#### Material provided ####

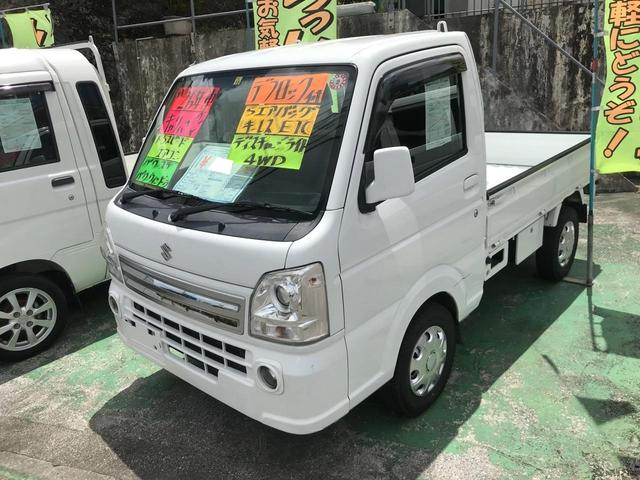 沖縄県沖縄市の中古車ならキャリイトラック KX マニュアル車 パワーステアリング パワーウィンドウ エアコン キーレス ETC ディスチャージライト エアバック
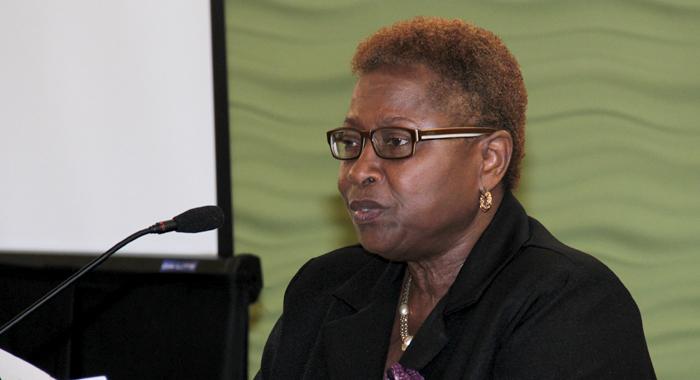 Regional Project Director, Prof. Velma Newton. (Iwn Photo)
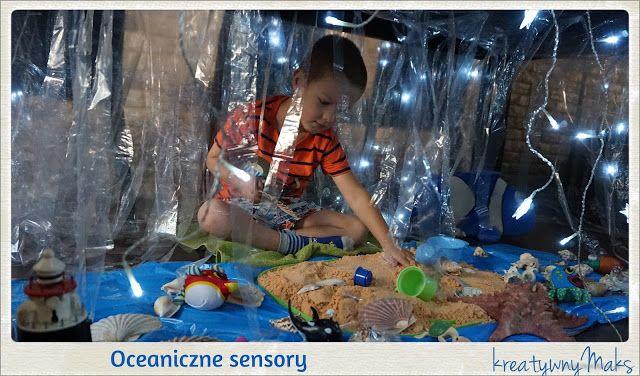 kreatywnyMaks: Ocean sensory play
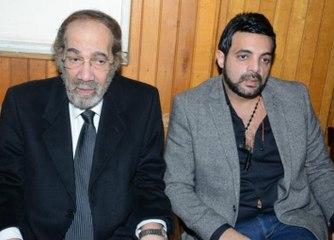 ظهور أحفاد محمود ياسين لأول مرة وهذا سبب بكاء ابنه ليالينا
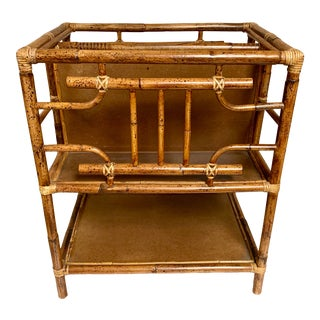 Maitland-Smith Bamboo Magazine Stand Table For Sale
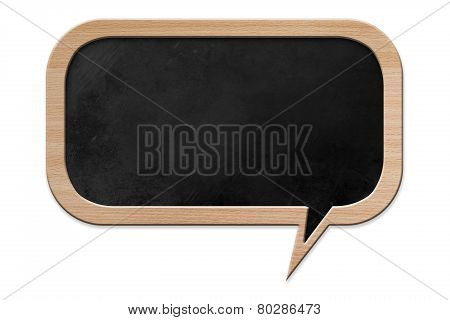 Speech Bubble Shaped Blackboard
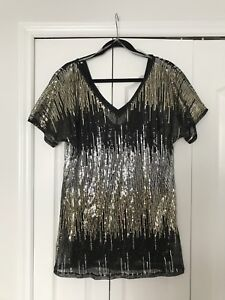 Guess by Marciano Sequin Top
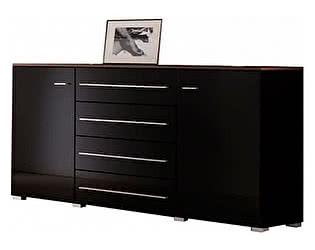 Купить комод BRW Янг S92-KOM2D4S black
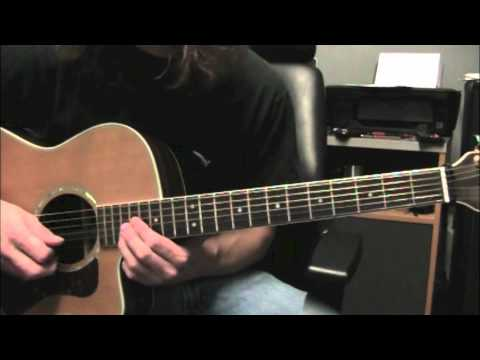 How To Play The Beatles Love Me Do Guitar Lesson Chords And Solo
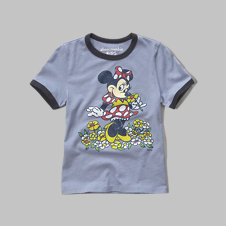 girls minnie mouse graphic tee
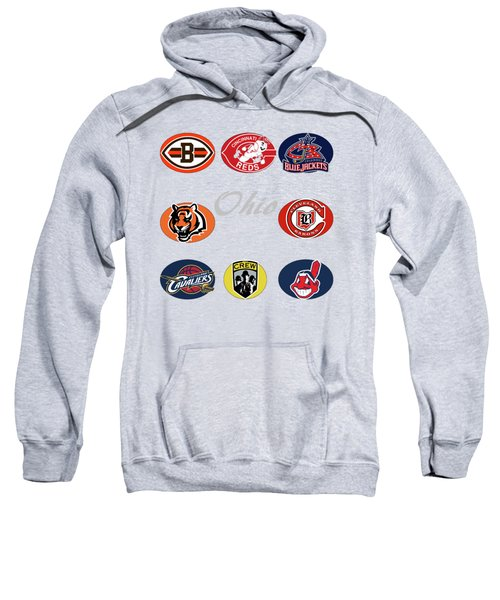 Ohio Professional Sport Teams Collage Sweatshirt by Movie Poster Prints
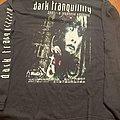 Dark Tranquillity - TShirt or Longsleeve - Japanese Odyssey Tour LS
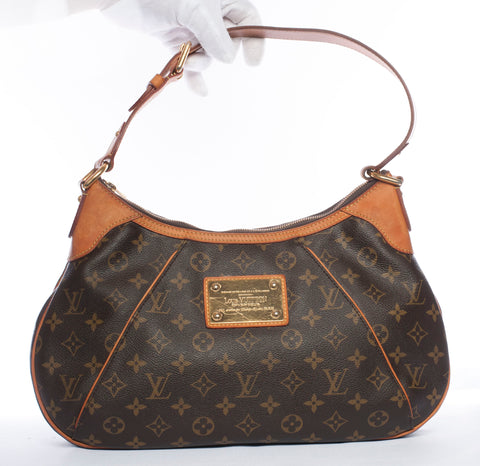 a8fa43ca3 Reference Guide of Louis Vuitton Handbag Style Names – Posh Pawn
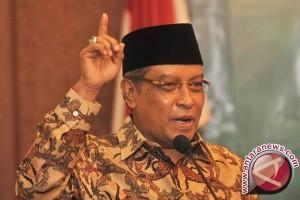 PBNU : Presiden Tak Boleh Tunduk Kepentingan Partai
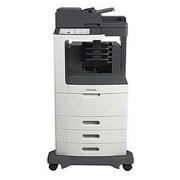 LEXMARK COLOR LASER MX810 24T7412 ELITE Laser Multifunction Printer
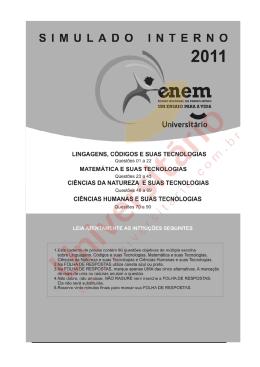 ENEM - Simulado Interno 2011/I - Linguagens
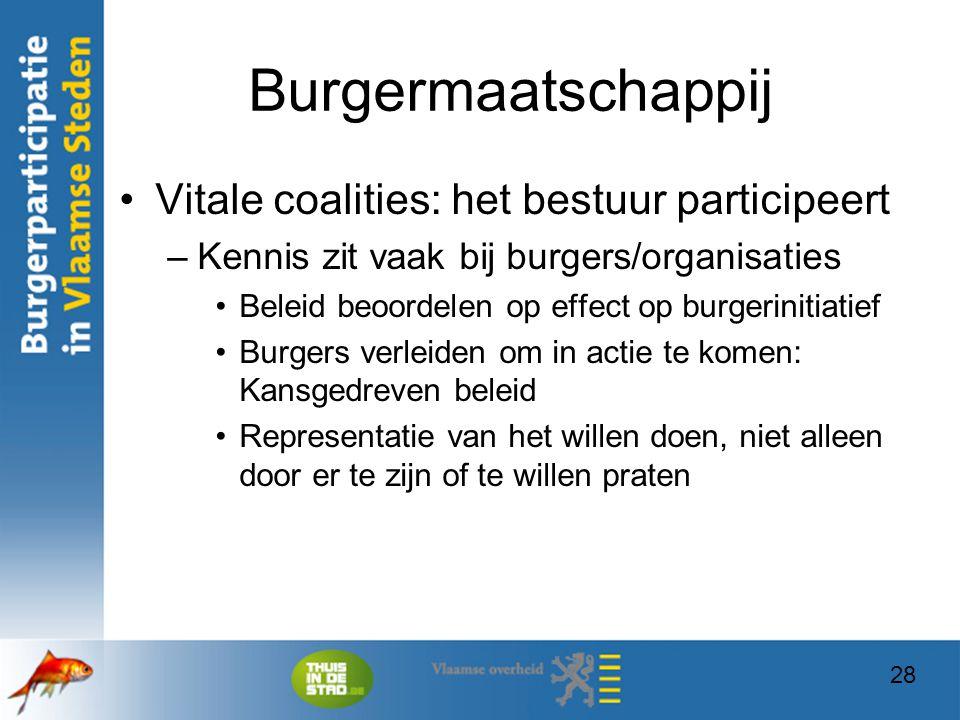 28 Burgermaatschappij Vitale coalities: het bestuur participeert –Kennis zit vaak bij burgers/organisaties Beleid beoordelen op effect op burgerinitia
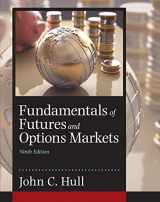 9780134083247-0134083245-Fundamentals of Futures and Options Markets (9th Edition)
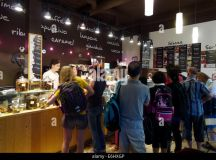 People Inside Tutto Gelato, A Gelato And Ice Cream Shop In ...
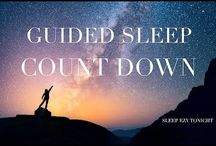 Meditation/Sleep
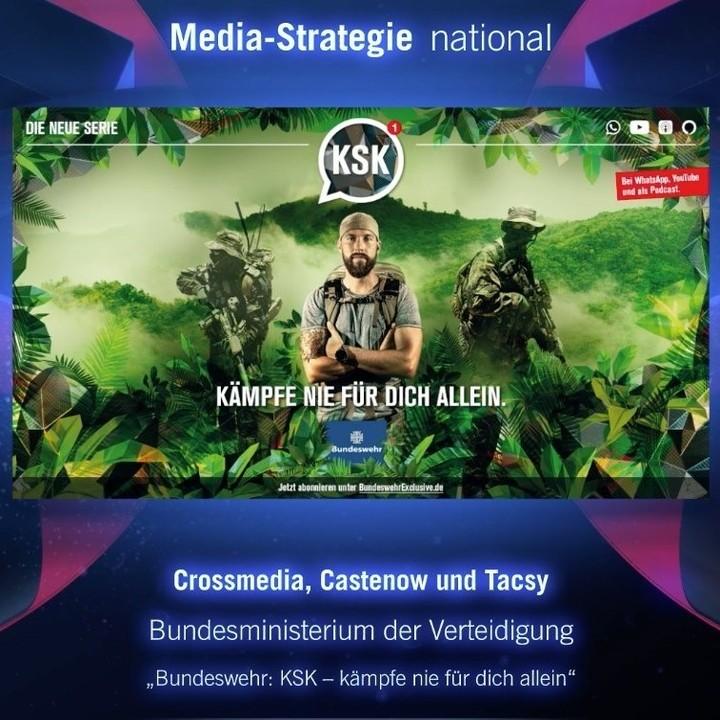 Deutscher Mediapreis für KSK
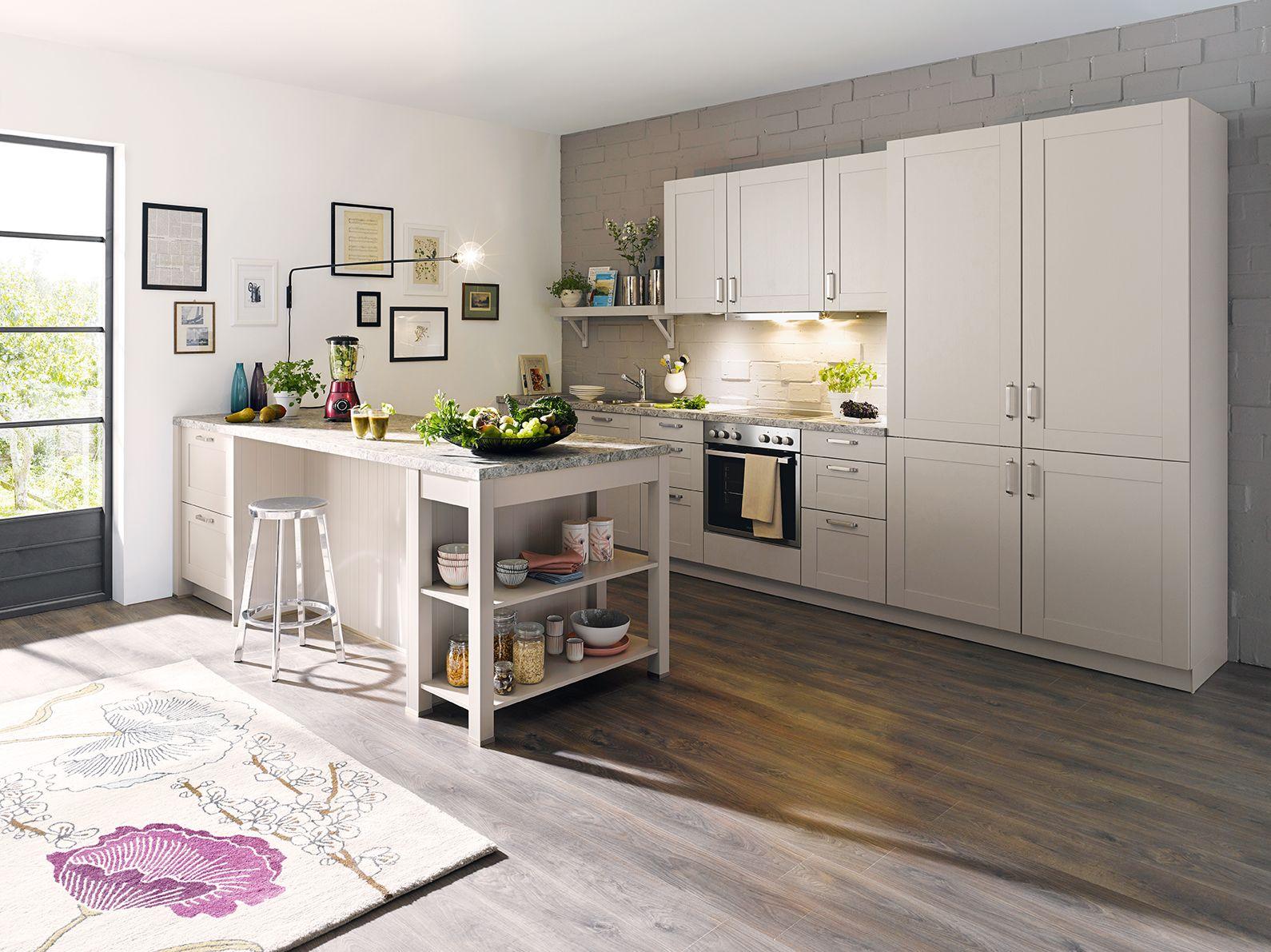 Unique Schuller German Kitchens Casa
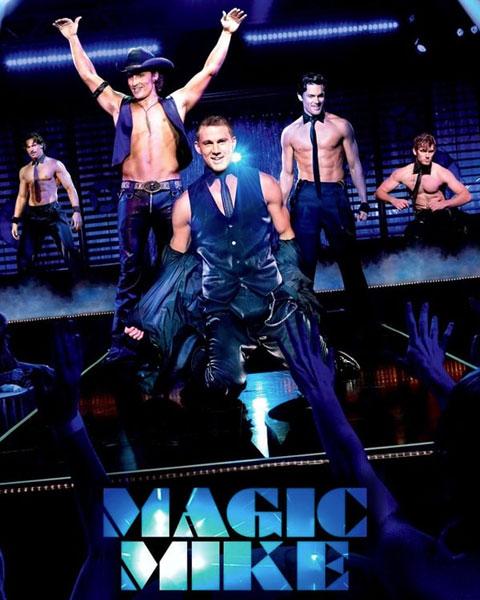 Magic Mike (HD) Vudu / Movies Anywhere Redeem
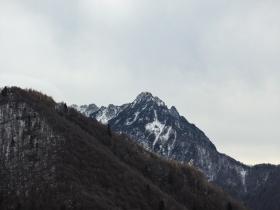 2018-11-25 passo Buole 050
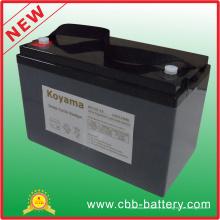 Bateria profunda do ciclo AGM de 12V 110ah para o rv / mobilidade médica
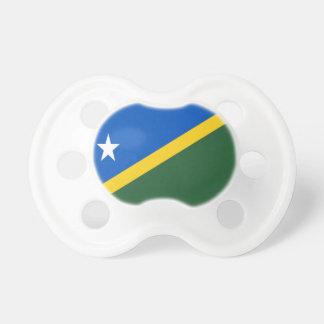 Coût bas ! Drapeau d'îles Salomon Tétine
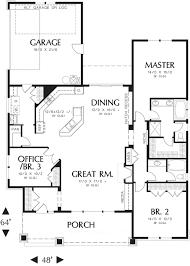 felixooi com wp content uploads 2017 03 craftsman house plans rear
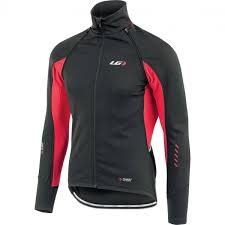 bicycle jacket louis garneau spire convertible cycling jacket 2016 mens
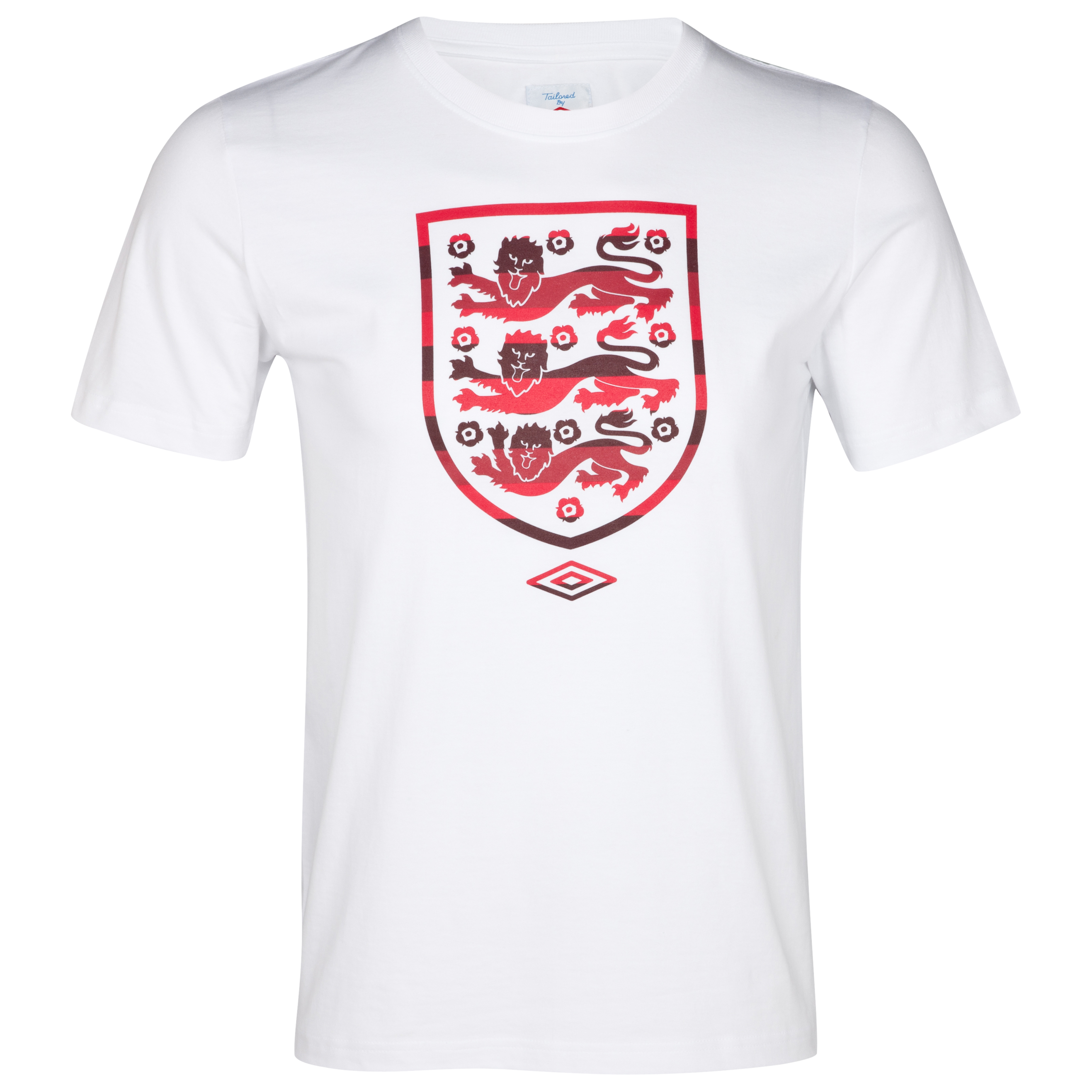 Anderlecht Stripe Crest Fill T-Shirt - White/Vermillion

####

• **Problem to work on**
Write out, word for word, the lines from the start of the data through the one holding "2018-11-25 passo Buole 050". Omit pictures.

• **Finished task**
 沖縄県沖縄市の中古車ならキャリイトラック KX マニュアル車 パワーステアリング パワーウィンドウ エアコン キーレス ETC ディスチャージライト エアバック
 Regional Project Director, Prof. Velma Newton. (Iwn Photo)
 kreatywnyMaks: Ocean sensory play
 ظهور أحفاد محمود ياسين لأول مرة وهذا سبب بكاء ابنه ليالينا
 Maitland-Smith Bamboo Magazine Stand Table For Sale
 Speech Bubble Shaped Blackboard
 Guess by Marciano Sequin Top
 Купить комод BRW Янг S92-KOM2D4S black
 How To Play The Beatles Love Me Do Guitar Lesson Chords And Solo
 girls minnie mouse graphic tee
 Ohio Professional Sport Teams Collage Sweatshirt by Movie Poster Prints
 Dark Tranquillity - TShirt or Longsleeve - Japanese Odyssey Tour LS
 a8fa43ca3 Reference Guide of Louis Vuitton Handbag Style Names – Posh Pawn
 PBNU : Presiden Tak Boleh Tunduk Kepentingan Partai
 LEXMARK COLOR LASER MX810 24T7412 ELITE Laser Multifunction Printer
 ENEM - Simulado Interno 2011/I - Linguagens
 28 Burgermaatschappij Vitale coalities: het bestuur participeert –Kennis zit vaak bij burgers/organisaties Beleid beoordelen op effect op burgerinitia
 9780134083247-0134083245-Fundamentals of Futures and Options Markets (9th Edition)
 People Inside Tutto Gelato, A Gelato And Ice Cream Shop In ...
 Meditation/Sleep
 Deutscher Mediapreis für KSK
 Unique Schuller German Kitchens Casa
 Magic Mike (HD) Vudu / Movies Anywhere Redeem
 2018-11-25 passo Buole 050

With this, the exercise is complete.